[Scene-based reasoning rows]

________________

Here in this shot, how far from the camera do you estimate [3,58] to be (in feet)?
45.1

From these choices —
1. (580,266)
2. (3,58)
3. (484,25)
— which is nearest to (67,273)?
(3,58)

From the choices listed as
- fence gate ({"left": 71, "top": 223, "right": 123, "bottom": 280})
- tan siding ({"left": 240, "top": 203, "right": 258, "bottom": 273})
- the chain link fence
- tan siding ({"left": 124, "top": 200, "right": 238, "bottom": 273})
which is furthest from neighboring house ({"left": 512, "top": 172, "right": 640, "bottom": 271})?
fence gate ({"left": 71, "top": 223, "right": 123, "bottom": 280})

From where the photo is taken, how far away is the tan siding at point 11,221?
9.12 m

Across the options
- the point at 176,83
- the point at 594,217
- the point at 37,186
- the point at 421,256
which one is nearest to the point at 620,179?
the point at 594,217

________________

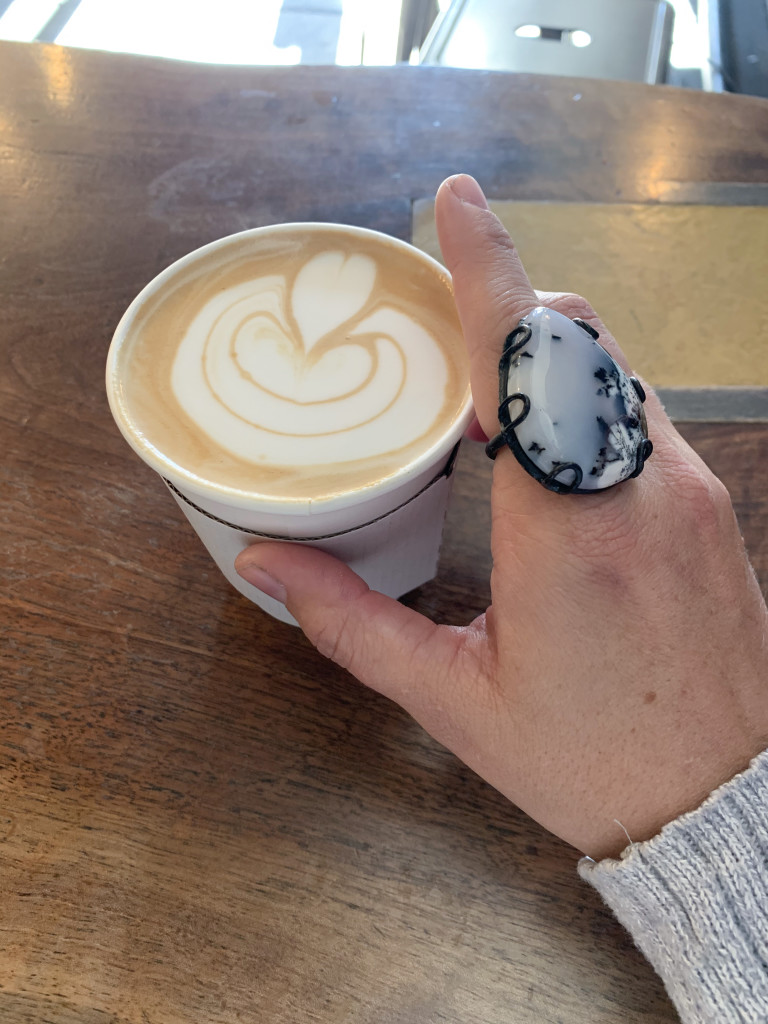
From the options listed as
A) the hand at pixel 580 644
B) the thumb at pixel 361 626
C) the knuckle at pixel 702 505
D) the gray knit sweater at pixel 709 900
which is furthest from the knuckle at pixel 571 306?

________________

| Set task |
Pull out every line in the rows above that contains the word "left".

| Correct output |
- fence gate ({"left": 71, "top": 223, "right": 123, "bottom": 280})
- tan siding ({"left": 240, "top": 203, "right": 258, "bottom": 273})
- tan siding ({"left": 124, "top": 200, "right": 238, "bottom": 273})
which is furthest from neighboring house ({"left": 512, "top": 172, "right": 640, "bottom": 271})?
fence gate ({"left": 71, "top": 223, "right": 123, "bottom": 280})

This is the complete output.